Bratislava resident Dalibor Ludvig donated money to Nádej (Hope), a civic association that supports people with multiple sclerosis, the SITA newswire wrote, which spurred another chain of Ice Bucket challenges, including Interior Minister Robert Kaliňák, as challenged by TV presenter Patrik Švajda. Kaliňák then challenged the lead singer of the band Desomnd, Mário ‘Kuly’ Kollár, Olympic shooter Danka Barteková and Education Minister Peter Pellegrini.

“We are enthused and surprised by the spontaneous initiative of Mr Ludvig,” Jaroslava Valčeková, chairperson of Nádej, told SITA. She further explained that the civic association runs a protected workshop, Scarabeus, where those suffering from the disease can manufacture certain products, which helps them increase their activities, and procure nurses for patients. Nádej will further report about the use of the donated funds on its sclerosis-multiplex.sk website.

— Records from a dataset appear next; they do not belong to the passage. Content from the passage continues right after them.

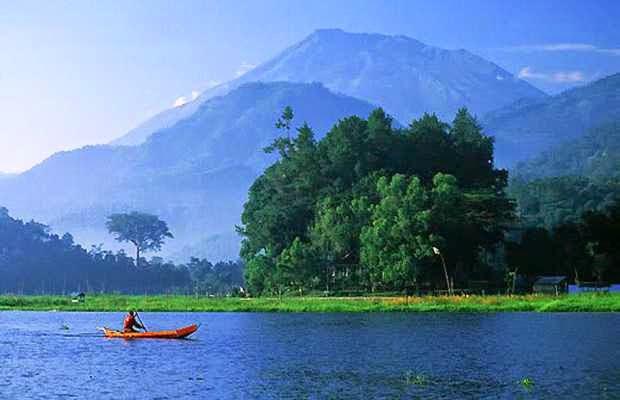 Rawa pening - tempat wisata alam di unggaran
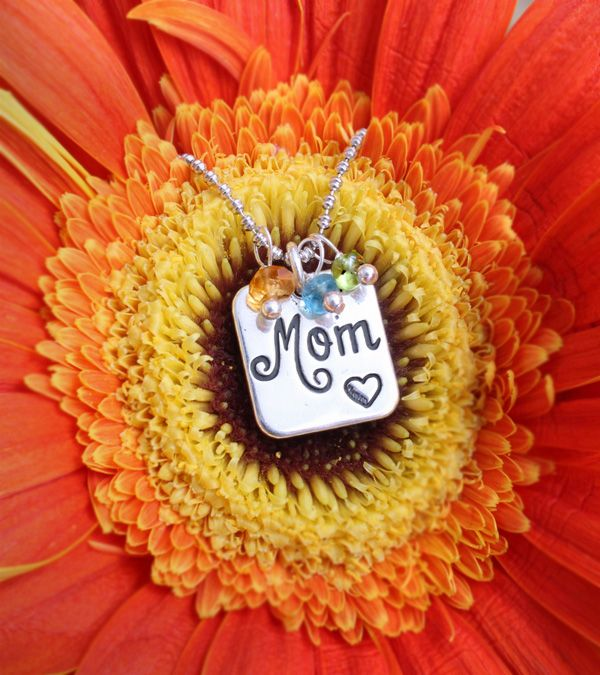 Mom necklace with birthstones by www.nelleandlizzy.com. Now 25% off. Order yours today.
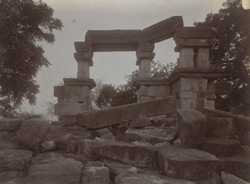 General view of ruined temple, Nunar, Jhansi District 1003819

Kiska, in addition to being doused with water, donated money from his August salary to two families selected by the Organisation of Muscular Dystrophy, allocating more than €5,000 to families in emergency situations. The president also met people afflicted muscular dystrophy and agreed to have the organisation added to the list of those which propose where his presidential salary should go.

The patients talked to him about barriers they meet that complicate their lives; and Kiska proposed that if they manage to deliver a list of arguments, he would initiate a meeting with the health or labour minister.

The head of the organisation, Andrea Madunová, told TASR that since the president accepted the Ice Bucket Challenge, 300 donors have given almost €18,000, which normally would have been only about €5,000. They will use the money to improve the lives of children and adults with muscular dystrophy, which includes various types of neurological-muscular diseases.